Last indexed: 7 May 2026 (2e12c1)

Scheduler and Job Management

Purpose and Scope

This document describes AReaL's scheduler abstraction and distributed job management system. The scheduler is responsible for provisioning worker processes across execution environments (local machines, Ray clusters, Slurm HPC systems), creating and managing engine instances on those workers, and facilitating remote procedure calls (RPC) between the control plane and data plane.

The scheduler layer decouples AReaL's high-level training orchestration from the underlying execution environment, enabling the same training code to run on a laptop, a Ray cluster, or an HPC system with minimal configuration changes. For configuration of resource allocation patterns, see allocation_mode Syntax. For details on training and inference engines that run on workers, see Training Engines and Inference System.

Sources: areal/api/scheduler_api.py43-49 areal/api/scheduler_api.py51-220

Scheduler Architecture Overview

The scheduler follows a control plane / data plane separation. The control plane runs on the driver process and manages job orchestration, while the data plane consists of worker processes that host engine instances performing actual computation.

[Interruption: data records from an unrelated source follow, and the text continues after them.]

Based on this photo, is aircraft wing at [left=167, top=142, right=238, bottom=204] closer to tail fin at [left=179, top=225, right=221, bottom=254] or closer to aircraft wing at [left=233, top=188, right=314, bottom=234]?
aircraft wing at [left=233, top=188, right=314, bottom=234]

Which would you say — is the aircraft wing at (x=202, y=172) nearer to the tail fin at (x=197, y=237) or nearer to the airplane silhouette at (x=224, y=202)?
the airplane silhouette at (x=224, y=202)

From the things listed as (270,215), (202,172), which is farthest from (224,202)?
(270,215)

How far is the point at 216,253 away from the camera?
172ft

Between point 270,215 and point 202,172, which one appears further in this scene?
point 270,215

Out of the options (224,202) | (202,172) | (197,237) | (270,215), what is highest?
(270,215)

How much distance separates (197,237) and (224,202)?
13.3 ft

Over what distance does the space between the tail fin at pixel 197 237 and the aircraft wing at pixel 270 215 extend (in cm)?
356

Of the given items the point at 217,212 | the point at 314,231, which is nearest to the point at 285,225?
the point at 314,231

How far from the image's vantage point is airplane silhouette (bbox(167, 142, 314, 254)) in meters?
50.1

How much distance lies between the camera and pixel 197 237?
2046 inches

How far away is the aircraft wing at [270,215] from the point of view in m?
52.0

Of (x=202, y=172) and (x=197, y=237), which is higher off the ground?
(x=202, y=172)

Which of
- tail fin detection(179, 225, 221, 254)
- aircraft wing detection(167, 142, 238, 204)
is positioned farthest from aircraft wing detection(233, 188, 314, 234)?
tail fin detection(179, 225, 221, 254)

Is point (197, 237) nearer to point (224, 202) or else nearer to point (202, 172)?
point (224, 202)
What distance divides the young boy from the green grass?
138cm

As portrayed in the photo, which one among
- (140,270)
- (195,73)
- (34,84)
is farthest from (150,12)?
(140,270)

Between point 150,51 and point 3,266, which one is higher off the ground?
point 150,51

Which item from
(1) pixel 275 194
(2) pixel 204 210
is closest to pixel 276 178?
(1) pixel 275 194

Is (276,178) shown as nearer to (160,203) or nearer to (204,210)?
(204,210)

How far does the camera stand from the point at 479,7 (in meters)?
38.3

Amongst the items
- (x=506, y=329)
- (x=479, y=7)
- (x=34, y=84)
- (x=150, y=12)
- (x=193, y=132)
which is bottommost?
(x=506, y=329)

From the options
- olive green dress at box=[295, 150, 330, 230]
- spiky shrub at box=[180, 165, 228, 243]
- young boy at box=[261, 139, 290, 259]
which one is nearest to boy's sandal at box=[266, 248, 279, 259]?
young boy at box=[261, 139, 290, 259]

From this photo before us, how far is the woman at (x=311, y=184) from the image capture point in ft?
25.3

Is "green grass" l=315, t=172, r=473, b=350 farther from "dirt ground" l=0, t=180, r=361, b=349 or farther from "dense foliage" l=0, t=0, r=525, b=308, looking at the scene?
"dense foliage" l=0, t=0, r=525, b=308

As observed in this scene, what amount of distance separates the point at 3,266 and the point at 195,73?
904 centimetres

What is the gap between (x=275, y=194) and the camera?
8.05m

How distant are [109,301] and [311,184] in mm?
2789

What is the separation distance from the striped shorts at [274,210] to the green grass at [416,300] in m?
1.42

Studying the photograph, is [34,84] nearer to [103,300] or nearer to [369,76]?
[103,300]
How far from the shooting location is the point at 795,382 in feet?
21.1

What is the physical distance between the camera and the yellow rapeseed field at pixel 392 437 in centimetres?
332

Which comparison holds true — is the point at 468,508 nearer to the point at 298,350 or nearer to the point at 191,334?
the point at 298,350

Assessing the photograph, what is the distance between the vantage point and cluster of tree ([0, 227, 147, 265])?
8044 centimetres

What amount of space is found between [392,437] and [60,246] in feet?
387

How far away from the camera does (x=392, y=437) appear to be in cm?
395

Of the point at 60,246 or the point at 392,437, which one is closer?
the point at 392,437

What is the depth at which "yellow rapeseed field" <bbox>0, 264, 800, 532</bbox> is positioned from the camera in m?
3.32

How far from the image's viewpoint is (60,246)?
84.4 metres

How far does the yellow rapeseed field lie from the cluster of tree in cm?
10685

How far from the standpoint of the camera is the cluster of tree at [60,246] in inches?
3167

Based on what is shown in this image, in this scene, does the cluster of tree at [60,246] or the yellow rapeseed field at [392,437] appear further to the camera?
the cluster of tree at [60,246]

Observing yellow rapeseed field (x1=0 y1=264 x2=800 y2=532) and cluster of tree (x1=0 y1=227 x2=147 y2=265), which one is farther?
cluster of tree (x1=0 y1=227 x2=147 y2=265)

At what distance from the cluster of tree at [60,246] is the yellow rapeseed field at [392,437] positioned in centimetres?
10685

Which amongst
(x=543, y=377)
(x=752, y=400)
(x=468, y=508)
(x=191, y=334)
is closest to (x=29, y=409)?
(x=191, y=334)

A central component of the data plane is the Guard, which handles process management and port allocation.

System Components to Code Entities

The following diagram maps high-level system components to their specific implementations and identifiers in the codebase, specifically highlighting the role of the Guard and SyncRPCServer.

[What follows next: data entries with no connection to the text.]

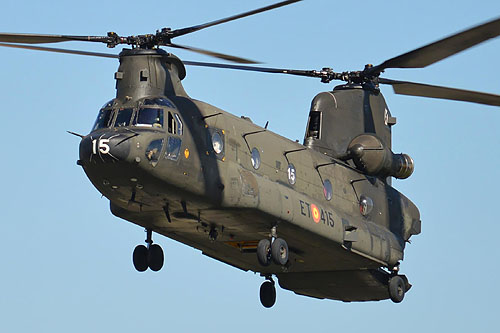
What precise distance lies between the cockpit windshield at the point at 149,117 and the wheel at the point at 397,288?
379 inches

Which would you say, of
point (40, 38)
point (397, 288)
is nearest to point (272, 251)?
point (397, 288)

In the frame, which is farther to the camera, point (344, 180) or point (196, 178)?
point (344, 180)

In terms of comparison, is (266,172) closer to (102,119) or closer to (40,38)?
(102,119)

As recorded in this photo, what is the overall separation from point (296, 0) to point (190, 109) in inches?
192

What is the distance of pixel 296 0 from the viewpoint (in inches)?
1017

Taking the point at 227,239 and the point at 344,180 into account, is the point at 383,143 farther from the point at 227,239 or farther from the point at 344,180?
the point at 227,239

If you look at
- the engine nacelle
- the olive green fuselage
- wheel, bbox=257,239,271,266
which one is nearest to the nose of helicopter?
the olive green fuselage

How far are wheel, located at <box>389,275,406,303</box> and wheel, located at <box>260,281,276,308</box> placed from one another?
3202 mm

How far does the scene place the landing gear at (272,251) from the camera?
30.3 metres

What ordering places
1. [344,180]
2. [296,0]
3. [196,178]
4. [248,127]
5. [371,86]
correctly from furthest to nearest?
1. [371,86]
2. [344,180]
3. [248,127]
4. [196,178]
5. [296,0]

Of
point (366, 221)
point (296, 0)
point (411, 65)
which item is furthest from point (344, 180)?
point (296, 0)

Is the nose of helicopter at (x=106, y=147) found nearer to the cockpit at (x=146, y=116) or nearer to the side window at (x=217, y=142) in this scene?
the cockpit at (x=146, y=116)

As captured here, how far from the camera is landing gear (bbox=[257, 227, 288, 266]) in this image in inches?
1193

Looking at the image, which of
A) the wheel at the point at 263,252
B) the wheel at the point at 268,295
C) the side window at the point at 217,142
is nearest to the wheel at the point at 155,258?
the wheel at the point at 263,252
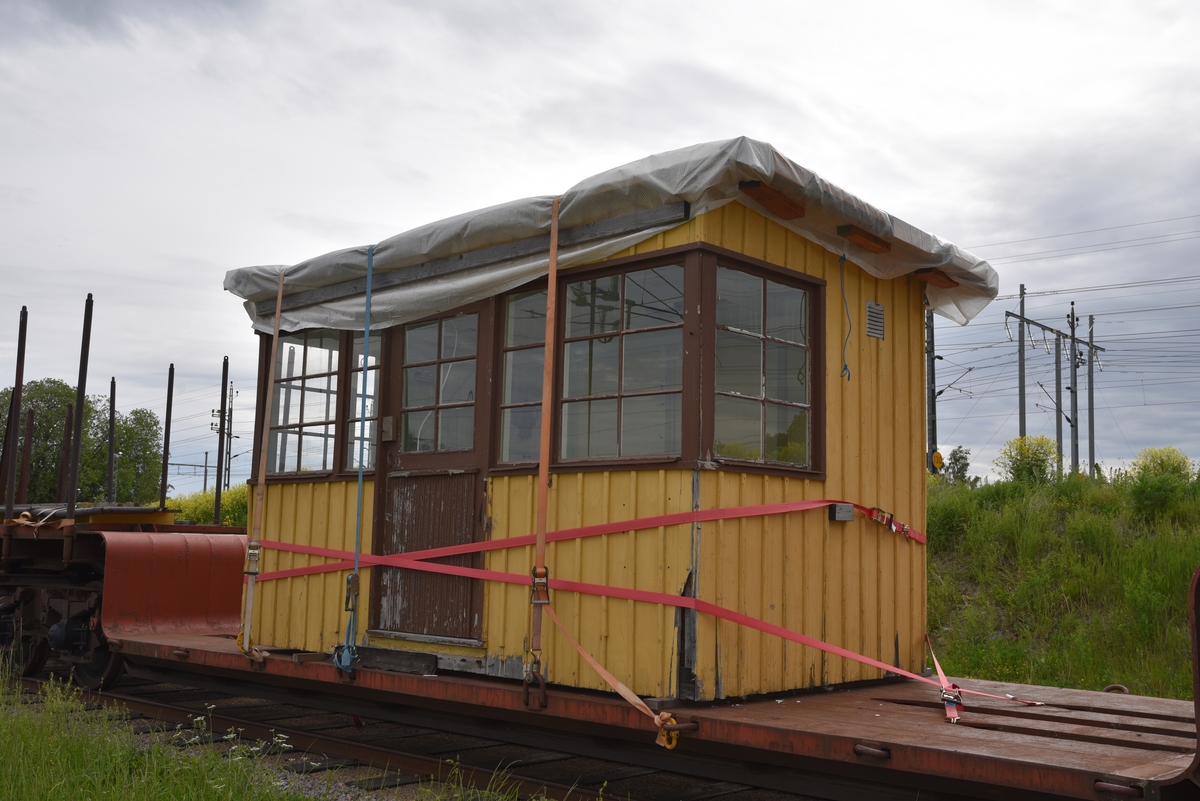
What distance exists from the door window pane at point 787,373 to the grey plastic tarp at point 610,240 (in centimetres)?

Sources: areal/api/scheduler_api.py43-49 areal/infra/rpc/rpc_server.py33-62 areal/infra/rpc/guard/app.py39-109 areal/infra/rpc/guard/engine_blueprint.py92-106 areal/infra/controller/train_controller.py150-153 areal/infra/controller/rollout_controller.py185-190

Worker Lifecycle and RPC Mapping

The scheduler interacts with workers through standardized API calls that map to internal RPC server routes. The SyncRPCServer utilizes an internal _engine_thread to ensure serial execution of engine operations, which is critical for NCCL stability.

Sources: areal/api/scheduler_api.py51-210 areal/infra/rpc/guard/app.py154-180 areal/infra/rpc/guard/engine_blueprint.py101-168 areal/infra/rpc/serialization.py1-30

Core Data Structures

Worker

The Worker dataclass represents a worker process in the distributed system. Each worker has a unique identifier, IP address, and allocated port numbers for communication.

Field	Type	Description
`id`	`str`	Unique identifier (e.g., `"rollout/0"`, `"actor/1"`)
`ip`	`str`	IP address where worker is running
`worker_ports`	`list[str]`	Port numbers for worker-level communication
`engine_ports`	`list[str]`	Port numbers for engine-level communication

Sources: areal/api/scheduler_api.py14-32

Job

The Job dataclass specifies how to create a group of workers for a specific role.

Field	Type	Description
`role`	`str`	Role name (e.g., `"rollout"`, `"actor"`)
`replicas`	`int`	Number of worker replicas to create
`tasks`	`list[SchedulingSpec]`	Resource requirements (GPU, CPU, Memory) per task
`scheduling_strategy`	`SchedulingStrategy`	Placement strategy (e.g., colocation)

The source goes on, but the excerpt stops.